Y, si estaba en la clínica, podría ayudarle.
Laura despertó muy despacio, como si su consciencia se abriera paso a través de gelatina.
Durante toda la noche le había dolido la cabeza, pero ahora el latido constante que sentía en las sienes se había convertido en un sordo tambor tribal. La boca le sabía a sangre. Movió la lengua, la rozó con las encías superiores y comprobó que tenía una herida.
Estaba tan desorientada que tardó un rato en ordenar los últimos recuerdos. Annia. Jugando al go en su casa.
No, en su casa no. Annia vestida con un traje Chemturion, cerca de Matavientos. Un soldado que se acercaba a ella empuñando el fusil… Y después nada.
Su último pensamiento había sido: «Se acabó». Pero el dolor que sentía en la frente no podía deberse a un balazo. Además, se encontraba tendida de lado en una superficie dura, y si la hubieran herido de arma de fuego ahora notaría la humedad de un charco de sangre en el rostro. «Me ha golpeado con la culata, y al caerme me he mordido la lengua», dedujo.

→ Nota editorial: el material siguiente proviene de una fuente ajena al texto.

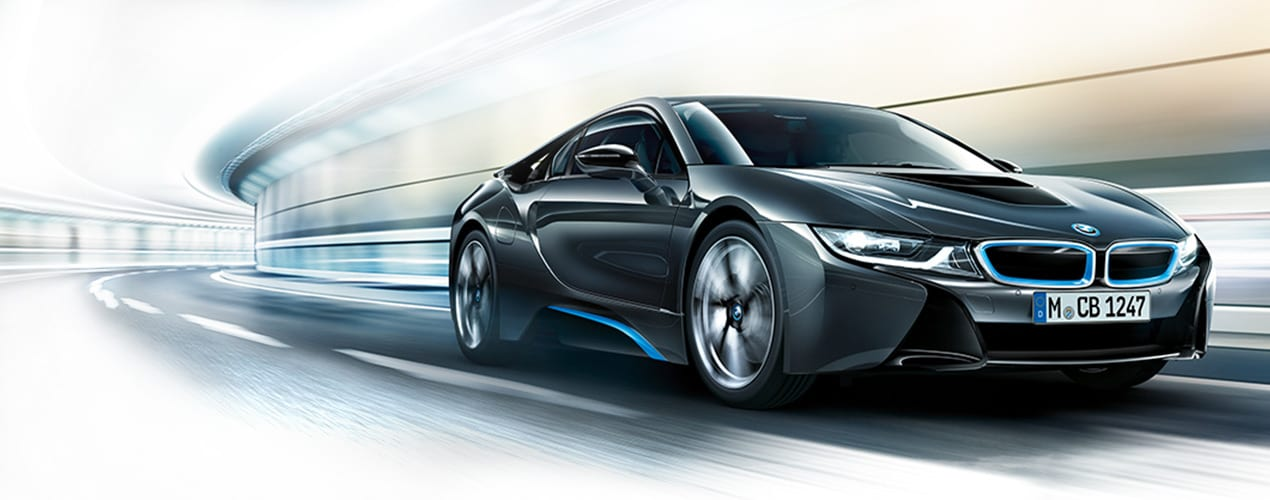 BMW Of Asheville Now Taking Orders For The BMW I - A bmw i8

Abrió los ojos por fin. El mundo estaba sumergido en una niebla densa y blanca que le impedía enfocar la vista.
Y se movía. Mucho.
Había logrado contener las náuseas durante horas, pero ya no pudo más. Se volvió hacia un lado, se dobló sobre sí misma más de lo que ya estaba y vomitó. Lo único que logró expulsar fue bilis, y se quedó tan dolorida como si le hubieran propinado un punterazo en la boca del estómago. «Vomitar bilis no es tan raro cuando tienes un traumatismo en la cabeza», pensó su parte racional.
¿Dónde estaba? Empezaba a ver todo un poco más claro. A juzgar por los aparatos electrónicos y las pantallas adosadas a las paredes, debía de ser un todoterreno o una furgoneta acondicionada como base de operaciones. ¿El mismo en que había visto las primeras imágenes de Matavientos? No lo parecía.
Había alguien sentado cerca de ella, frente a uno de los monitores. No lo podía ver bien. Trató de incorporarse, pero la cabeza le dolía demasiado. Desistió y volvió a tumbarse.
Oyó el familiar crujido plástico de un traje Chemturion.
—¿Ya has despertado? ¿Qué tal te encuentras?
Era la voz de Annia. Laura prefirió no responder. Pensó que era mejor que su jefa no supiera exactamente cómo estaba ni cuál podía ser su capacidad de reacción.
Por el rabillo del ojo vio que Annia se levantaba y caminaba hacia ella. La sujetó por las axilas, tiró de ella y la obligó a sentarse con la espalda apoyada contra la pared.
—¿Mejor? —le preguntó, iluminándole los ojos con una linternita—. Siento lo del golpe en la cabeza. Estos mercenarios son muy eficaces, pero no precisamente sutiles. Te he puesto un apósito para que dejes de sangrar. Pero sospecho que estás teniendo el peor dolor de cabeza de tu vida.